CPI "Not as Hot" As Wall Street Expected, Crude Oil's Impact on Fixed Income
Why It Matters
The CPI outcome and its oil‑driven component signal that inflation pressures may linger, keeping Treasury yields high and prompting a shift toward higher‑quality, shorter‑duration fixed‑income positions.
Key Takeaways
- •CPI rose 0.9% MoM, driven by higher oil and gasoline.
- •Core inflation improved, staying below expectations, suggesting moderation.
- •Ten-year Treasury yields rose ~1.5 bps, market sees price baked in.
- •Elevated term premium and government spending keep long‑term yields high.
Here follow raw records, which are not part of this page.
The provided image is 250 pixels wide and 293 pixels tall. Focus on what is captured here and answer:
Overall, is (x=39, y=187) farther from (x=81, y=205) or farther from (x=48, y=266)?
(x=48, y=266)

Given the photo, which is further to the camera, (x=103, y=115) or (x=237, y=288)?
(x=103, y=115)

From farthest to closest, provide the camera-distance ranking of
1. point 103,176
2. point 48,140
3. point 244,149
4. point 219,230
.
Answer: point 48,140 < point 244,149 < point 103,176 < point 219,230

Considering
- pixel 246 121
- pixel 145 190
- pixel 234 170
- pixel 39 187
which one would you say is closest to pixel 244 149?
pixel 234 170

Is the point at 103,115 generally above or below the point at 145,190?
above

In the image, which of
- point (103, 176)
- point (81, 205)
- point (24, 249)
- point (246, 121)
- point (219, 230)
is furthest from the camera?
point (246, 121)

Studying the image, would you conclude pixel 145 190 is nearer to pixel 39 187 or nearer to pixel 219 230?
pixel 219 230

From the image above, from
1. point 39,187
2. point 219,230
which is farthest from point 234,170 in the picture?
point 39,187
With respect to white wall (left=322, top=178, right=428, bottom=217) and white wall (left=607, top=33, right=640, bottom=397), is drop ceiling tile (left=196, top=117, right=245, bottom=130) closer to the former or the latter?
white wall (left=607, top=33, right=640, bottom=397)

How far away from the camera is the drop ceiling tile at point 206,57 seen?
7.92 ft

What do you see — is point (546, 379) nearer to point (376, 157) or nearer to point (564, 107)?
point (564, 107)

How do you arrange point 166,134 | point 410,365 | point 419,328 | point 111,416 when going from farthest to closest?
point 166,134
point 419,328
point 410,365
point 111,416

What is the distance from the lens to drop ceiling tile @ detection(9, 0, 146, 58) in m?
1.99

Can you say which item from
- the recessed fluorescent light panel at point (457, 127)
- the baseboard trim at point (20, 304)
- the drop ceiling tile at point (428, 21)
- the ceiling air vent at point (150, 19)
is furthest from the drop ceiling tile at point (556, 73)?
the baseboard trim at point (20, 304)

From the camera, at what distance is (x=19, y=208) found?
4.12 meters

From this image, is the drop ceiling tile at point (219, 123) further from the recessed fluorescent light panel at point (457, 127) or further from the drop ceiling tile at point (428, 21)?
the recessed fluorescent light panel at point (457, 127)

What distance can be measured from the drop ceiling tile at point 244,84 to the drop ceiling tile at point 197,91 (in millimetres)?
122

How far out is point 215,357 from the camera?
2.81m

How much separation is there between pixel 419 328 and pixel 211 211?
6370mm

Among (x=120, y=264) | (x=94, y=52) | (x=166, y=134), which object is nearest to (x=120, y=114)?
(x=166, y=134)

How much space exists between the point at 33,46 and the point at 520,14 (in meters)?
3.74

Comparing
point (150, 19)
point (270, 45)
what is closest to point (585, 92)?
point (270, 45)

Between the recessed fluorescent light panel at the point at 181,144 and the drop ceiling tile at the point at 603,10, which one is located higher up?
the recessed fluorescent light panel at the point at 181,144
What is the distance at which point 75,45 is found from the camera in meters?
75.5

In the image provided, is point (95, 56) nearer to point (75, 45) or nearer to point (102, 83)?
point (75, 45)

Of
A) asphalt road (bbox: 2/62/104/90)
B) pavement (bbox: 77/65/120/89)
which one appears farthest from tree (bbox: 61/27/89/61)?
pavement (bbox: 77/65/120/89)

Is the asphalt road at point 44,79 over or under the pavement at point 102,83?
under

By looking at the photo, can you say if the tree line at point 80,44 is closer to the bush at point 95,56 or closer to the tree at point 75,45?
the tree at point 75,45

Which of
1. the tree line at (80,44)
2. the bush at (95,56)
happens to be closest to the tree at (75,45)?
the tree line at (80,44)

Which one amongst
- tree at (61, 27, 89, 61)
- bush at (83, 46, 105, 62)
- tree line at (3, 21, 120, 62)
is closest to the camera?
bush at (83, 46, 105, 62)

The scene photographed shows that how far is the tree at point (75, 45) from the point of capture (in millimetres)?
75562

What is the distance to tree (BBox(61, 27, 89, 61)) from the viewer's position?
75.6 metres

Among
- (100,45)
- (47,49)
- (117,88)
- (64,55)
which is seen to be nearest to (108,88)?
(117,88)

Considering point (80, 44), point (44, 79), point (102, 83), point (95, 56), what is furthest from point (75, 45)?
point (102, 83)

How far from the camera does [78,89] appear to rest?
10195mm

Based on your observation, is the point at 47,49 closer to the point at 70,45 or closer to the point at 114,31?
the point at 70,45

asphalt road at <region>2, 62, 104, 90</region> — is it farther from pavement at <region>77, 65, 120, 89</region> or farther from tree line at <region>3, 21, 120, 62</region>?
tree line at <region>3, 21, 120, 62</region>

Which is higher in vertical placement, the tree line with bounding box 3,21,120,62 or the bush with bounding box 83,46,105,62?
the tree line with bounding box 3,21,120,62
- •Investors advised to shift toward investment‑grade credit and six‑year duration.
Summary
The show opened with Schwab’s fixed‑income strategist Cooper Howard dissecting this morning’s CPI release, noting that headline inflation jumped 0.9% month‑over‑month, largely on surging oil and a 21% rise in gasoline prices, while core inflation showed modest improvement.
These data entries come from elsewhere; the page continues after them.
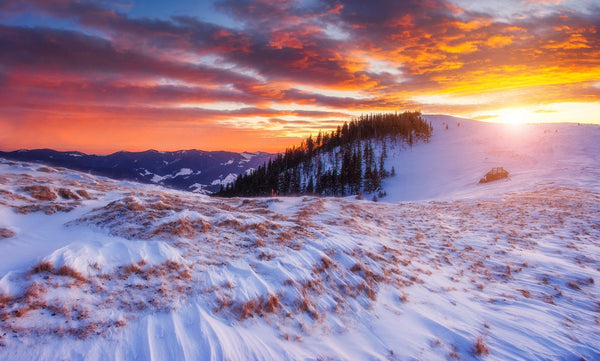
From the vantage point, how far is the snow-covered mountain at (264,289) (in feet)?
10.6

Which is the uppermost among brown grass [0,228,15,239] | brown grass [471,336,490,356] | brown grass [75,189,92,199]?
brown grass [75,189,92,199]

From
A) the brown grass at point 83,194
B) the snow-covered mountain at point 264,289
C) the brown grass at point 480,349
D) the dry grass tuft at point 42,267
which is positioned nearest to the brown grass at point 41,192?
the snow-covered mountain at point 264,289

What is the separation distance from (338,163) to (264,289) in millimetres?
75642

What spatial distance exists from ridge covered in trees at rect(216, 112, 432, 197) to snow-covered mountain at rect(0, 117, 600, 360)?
4474cm

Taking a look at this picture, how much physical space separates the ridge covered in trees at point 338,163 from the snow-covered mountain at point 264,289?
44.7 meters

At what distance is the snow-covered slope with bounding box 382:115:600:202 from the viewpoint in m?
32.0

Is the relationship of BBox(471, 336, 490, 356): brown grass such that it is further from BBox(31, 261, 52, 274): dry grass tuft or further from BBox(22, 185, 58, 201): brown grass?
BBox(22, 185, 58, 201): brown grass

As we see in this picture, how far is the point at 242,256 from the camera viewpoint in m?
5.57

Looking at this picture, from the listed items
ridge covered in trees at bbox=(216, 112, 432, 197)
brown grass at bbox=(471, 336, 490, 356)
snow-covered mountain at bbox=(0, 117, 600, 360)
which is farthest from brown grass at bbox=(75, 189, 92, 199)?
ridge covered in trees at bbox=(216, 112, 432, 197)

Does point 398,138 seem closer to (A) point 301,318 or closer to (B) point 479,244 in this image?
(B) point 479,244

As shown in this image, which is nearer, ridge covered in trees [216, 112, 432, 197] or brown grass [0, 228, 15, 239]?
brown grass [0, 228, 15, 239]

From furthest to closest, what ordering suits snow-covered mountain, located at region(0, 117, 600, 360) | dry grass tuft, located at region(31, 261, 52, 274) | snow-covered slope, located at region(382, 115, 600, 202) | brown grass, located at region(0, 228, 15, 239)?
snow-covered slope, located at region(382, 115, 600, 202) → brown grass, located at region(0, 228, 15, 239) → dry grass tuft, located at region(31, 261, 52, 274) → snow-covered mountain, located at region(0, 117, 600, 360)

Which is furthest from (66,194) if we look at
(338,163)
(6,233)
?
(338,163)

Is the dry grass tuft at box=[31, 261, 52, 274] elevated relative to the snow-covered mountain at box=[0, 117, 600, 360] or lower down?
elevated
Because the headline figure matched market expectations, Treasury ten‑year yields only inched up about 1.5 basis points. Howard highlighted that the term premium remains elevated and that hefty government spending to fund the war effort is adding pressure on long‑dated yields, even if the core inflation trend appears to be moderating.
He quoted colleague Liz Ann Sonders: “good or bad doesn’t really matter, it’s better or worse that matters to the market,” and stressed that the duration of the Middle‑East conflict will dictate whether higher energy costs become a permanent inflationary drag.
For investors, Howard recommends tightening credit quality, focusing on investment‑grade corporates and municipals, and targeting a benchmark duration around six years—potentially via a laddered approach—to navigate the likely persistence of elevated long‑term yields.